Jan 19 2009

On Facebook, Sicilian Mafia Is a Hot Topic

Published by mafia-news.com at 5:23 pm under Italy

Mr. De Lucia said prosecutors were trying to determine whether members of pro-Mafia online groups were mostly “some kids who want to have fun” or gangsters looking for new ways to send coded messages to one another.

So far, the authorities said they had not found evidence of any criminal activity on the sites.

Last week, a member of Parliament’s anti-Mafia commission, Senator Gianpiero D’Alia, called for a government investigation and urged his colleagues to remove their Facebook pages until the site took down pro-Mafia groups.

“We can’t accept in virtual reality what we don’t accept in real reality,” Mr. D’Alia said in a telephone interview.

The motion was largely symbolic. By all accounts, the long arm of Italian law does not reach as far as Facebook’s servers in Palo Alto, Calif., and praising the Mafia is protected by free speech laws in both countries.

A spokesman for Facebook, who declined to be identified for an article on the Mafia, said the company “may be required to disclose user information pursuant to lawful requests, such as subpoenas or court orders, or in compliance with applicable laws,” but added that the company did not reveal information “until we have a good-faith belief that an information request by law enforcement or private litigants meets applicable legal standards.”

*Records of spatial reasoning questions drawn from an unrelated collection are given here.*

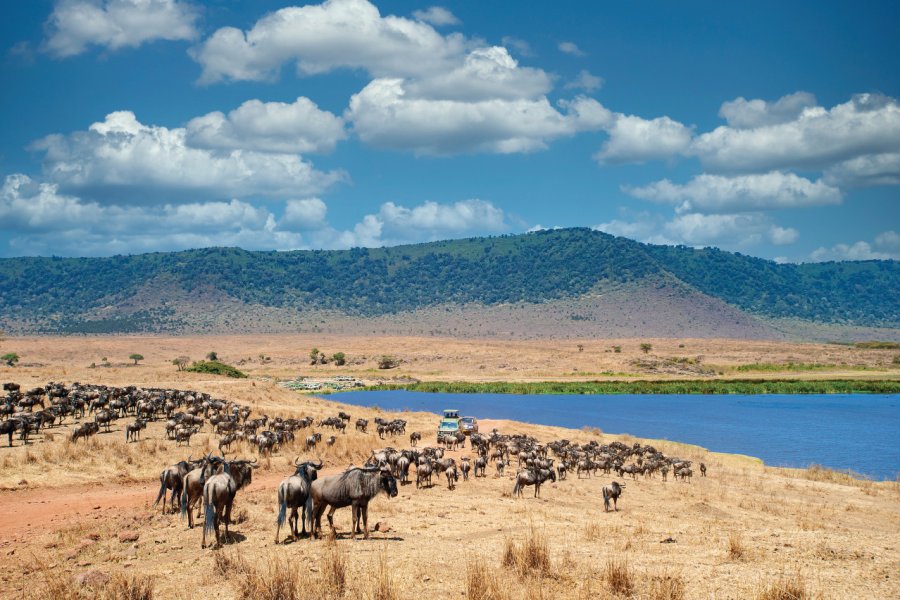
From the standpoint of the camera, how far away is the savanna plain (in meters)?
11.2

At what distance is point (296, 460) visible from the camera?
24125 mm

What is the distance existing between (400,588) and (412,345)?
399 feet

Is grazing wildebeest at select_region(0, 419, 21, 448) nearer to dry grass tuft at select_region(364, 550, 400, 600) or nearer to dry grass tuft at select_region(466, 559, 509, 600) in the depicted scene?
dry grass tuft at select_region(364, 550, 400, 600)

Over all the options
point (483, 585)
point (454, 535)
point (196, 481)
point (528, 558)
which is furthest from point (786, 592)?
point (196, 481)

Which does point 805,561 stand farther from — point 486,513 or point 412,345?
point 412,345

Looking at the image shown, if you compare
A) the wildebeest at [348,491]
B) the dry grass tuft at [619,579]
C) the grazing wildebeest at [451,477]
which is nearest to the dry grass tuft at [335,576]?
the wildebeest at [348,491]

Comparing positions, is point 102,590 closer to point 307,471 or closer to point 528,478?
point 307,471

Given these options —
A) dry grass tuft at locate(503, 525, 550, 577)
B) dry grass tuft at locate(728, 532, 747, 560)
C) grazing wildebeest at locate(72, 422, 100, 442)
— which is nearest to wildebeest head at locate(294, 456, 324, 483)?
dry grass tuft at locate(503, 525, 550, 577)

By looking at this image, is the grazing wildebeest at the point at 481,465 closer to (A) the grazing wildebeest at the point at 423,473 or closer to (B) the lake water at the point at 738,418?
(A) the grazing wildebeest at the point at 423,473

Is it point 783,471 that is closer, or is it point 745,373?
point 783,471

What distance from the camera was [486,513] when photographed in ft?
63.8

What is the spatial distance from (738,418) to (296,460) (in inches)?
1798

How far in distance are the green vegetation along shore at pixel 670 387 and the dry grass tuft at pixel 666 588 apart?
68.5 m

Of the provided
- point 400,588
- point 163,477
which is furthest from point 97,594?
point 163,477
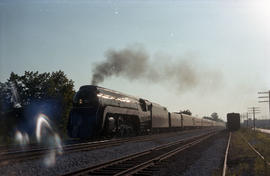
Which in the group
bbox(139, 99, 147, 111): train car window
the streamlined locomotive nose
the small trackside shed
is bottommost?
the small trackside shed

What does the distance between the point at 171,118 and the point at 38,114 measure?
1790 cm

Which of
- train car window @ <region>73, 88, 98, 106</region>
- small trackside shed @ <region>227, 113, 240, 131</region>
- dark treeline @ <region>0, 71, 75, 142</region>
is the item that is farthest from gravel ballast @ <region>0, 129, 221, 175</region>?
small trackside shed @ <region>227, 113, 240, 131</region>

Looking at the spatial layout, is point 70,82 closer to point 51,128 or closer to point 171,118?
point 51,128

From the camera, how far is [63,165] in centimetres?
984

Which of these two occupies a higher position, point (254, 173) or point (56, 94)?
point (56, 94)

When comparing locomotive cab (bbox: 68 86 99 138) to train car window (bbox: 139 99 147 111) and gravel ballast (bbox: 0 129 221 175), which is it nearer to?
gravel ballast (bbox: 0 129 221 175)

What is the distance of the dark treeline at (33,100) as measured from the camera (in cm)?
3152

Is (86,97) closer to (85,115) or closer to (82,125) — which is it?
(85,115)

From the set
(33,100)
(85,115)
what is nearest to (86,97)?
(85,115)

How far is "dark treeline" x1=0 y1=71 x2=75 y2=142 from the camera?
3152 cm

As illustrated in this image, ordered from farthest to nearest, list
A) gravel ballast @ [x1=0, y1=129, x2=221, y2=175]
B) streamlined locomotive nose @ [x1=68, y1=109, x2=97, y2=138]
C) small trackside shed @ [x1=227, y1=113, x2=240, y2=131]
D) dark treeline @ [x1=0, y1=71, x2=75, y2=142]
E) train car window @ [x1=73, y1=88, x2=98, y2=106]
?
small trackside shed @ [x1=227, y1=113, x2=240, y2=131], dark treeline @ [x1=0, y1=71, x2=75, y2=142], train car window @ [x1=73, y1=88, x2=98, y2=106], streamlined locomotive nose @ [x1=68, y1=109, x2=97, y2=138], gravel ballast @ [x1=0, y1=129, x2=221, y2=175]

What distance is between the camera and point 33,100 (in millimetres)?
36750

The Italian authorities say one of their biggest concerns — beyond that the network could facilitate crime — is that the Mafia could use sites like Facebook to build a tacit acceptance among otherwise law-abiding citizens that it relies on to function.

“This is more worrisome,” said Col. Iacopo Mannucci of the Carabinieri in Palermo, which last month arrested nearly 100 people charged with trying to reconstitute the Mafia’s leadership council for the first time since Mr. Riina’s arrest in 1993.

Many say Facebook, which has 150 million members worldwide, is a healthy tool to foster debate. Indeed, others are using Facebook to mobilize resistance against the Mafia. An Italian group called “Mafia Off Facebook” has 166,000 members and held a one-day Facebook blackout on Wednesday, when members did not log on to the site to protest the presence of pro-Mafia groups.

Another group, whose name politely translates as “Yes to Breasts, No to Totò Riina,” questions why Facebook recently deemed offensive and removed photos of mothers breast-feeding, but allowed pages lauding Mafiosi.

More than 23,000 people have joined “In Honor of Giovanni Falcone and Paolo Borsellino and Their Police Escort,” which celebrates Mr. Borsellino and Mr. Falcone, another high-profile anti-Mafia judge who was killed by the Mafia in a bomb attack in 1992.

On another site, one member quoted Mr. Falcone as saying: “Men die, but their ideas remain. Their moral struggles remain, and they continue to walk with the legs of other men.”